The imminent arrival next week of the live-action “Mulan” on the Disney Plus Channel has reminded me of how I felt back then. The situation for Asian women in Hollywood movies is still very much a work in progress – not nearly enough featured roles – but having a swashbuckling hero (played by Liu Yifei ) at the center of a blockbuster movie has to be a leap in the right direction.
The impending appearance of “Mulan” also prompted me to recall some Asian actors whose work may have directly or indirectly helped set the stage for this moment.
Anna May Wong
Anna May Wong grew up in Los Angeles and began her career in the silent movie era. She was the first Asian woman to be a Hollywood star and became also something of a fashion icon. Typecast as an exotic vamp for much of her career, she railed against the system, at one point saying, “Why is it that the screen Chinese is nearly always the villain? And so crude a villain – murderous, treacherous, a snake in the grass. We are not like that.”
Hollywood did not know how to cast her, and for a time in the late 1920s, she decamped to Europe. She worked mostly in England, where she had great artistic success in such films as “Piccadilly” (1929), playing a scullery maid who becomes a nightclub dancer, and where she acted on stage with a young Laurence Olivier. Her most famous role is in the classic 1932 melodrama “Shanghai Express,” where she plays a shady lady and at times manages to upstage even her co-star Marlene Dietrich. Even in her most confining roles, playing Fu Manchu’s daughter and the like, Wong had the most extraordinary rapport with the camera. Few actors possessed such an intuitive naturalism. One can only imagine what she might have accomplished had she been cast as O-Lan in “The Good Earth” (1937), the role she most coveted, which instead went to a white actor, Luise Rainer.
Before she broke through internationally in the 1997 James Bond picture “Tomorrow Never Dies,” Michelle Yeoh was already a major Hong Kong martial arts movie star. Unlike many of her action cohorts, she is equally adept at drama.

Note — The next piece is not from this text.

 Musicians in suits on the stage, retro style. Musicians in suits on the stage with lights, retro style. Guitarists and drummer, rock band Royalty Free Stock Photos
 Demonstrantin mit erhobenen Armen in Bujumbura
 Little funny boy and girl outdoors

Yeoh is the soulful center of Ang Lee’s “Crouching Tiger, Hidden Dragon” (2000), where her rueful, unacknowledged love for the warrior played by Chow Yun-Fat is as powerful as any of her high-flying, wall-climbing stunts. In the gold-plated rom com “Crazy Rich Asians” (2018), playing a steel-willed matriarch, she cut through the suds with blow torch force.

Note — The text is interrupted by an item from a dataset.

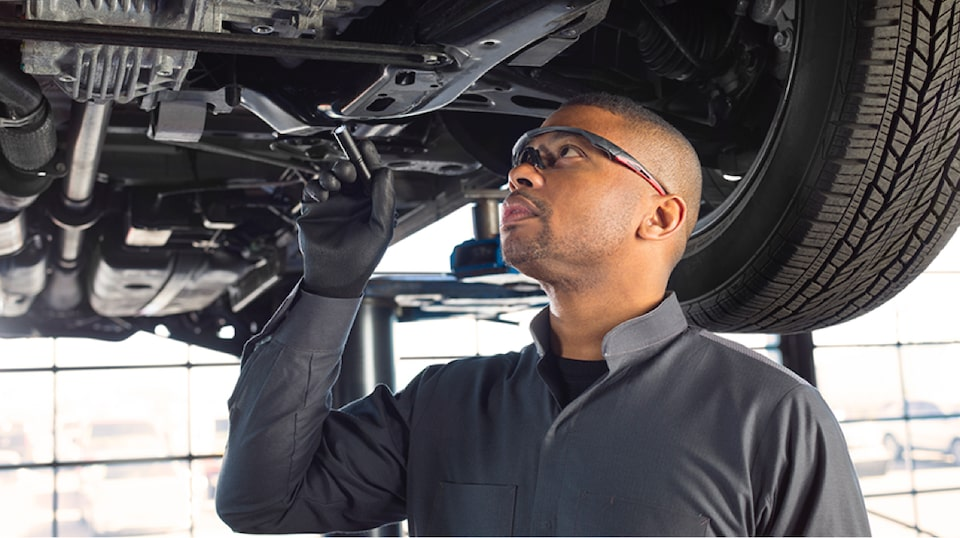 Buick Certified Service technician inspecting the underside of a vehicle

Few actors have Gong Li’s astonishing range. In Zhang Yimou’s “Raise the Red Lantern” (1991), she plays the concubine of a war lord who slowly unravels when she comprehends the full extent of her subjugation. In “The Story of Qui Ju” (1992), also directed by Zhang, she is a poor pregnant farm woman whose confrontations with the local authorities – she demands an apology for a beating sustained by her husband – are magnificent arias of outrage. Watch for her appearance in the new “Mulan.”
Best known for her quicksilver performance as the opium-addicted wife of John Lone’s Pu Yi in Bernardo Bertolucci’s “The Last Emperor” (1987), Chen also distinguished herself as the director of 1998’s heartbreaking “Xiu Xiu: The Sent Down Girl,” in which she does not appear as an actor. Set during the Cultural Revolution, it’s about an educated city girl who is exiled to the rural provinces and set upon by the men there. Needless to say, the film, shot mostly in Tibet, was banned in China. The movie’s uncompromising force is all of a piece with Chen’s best performances.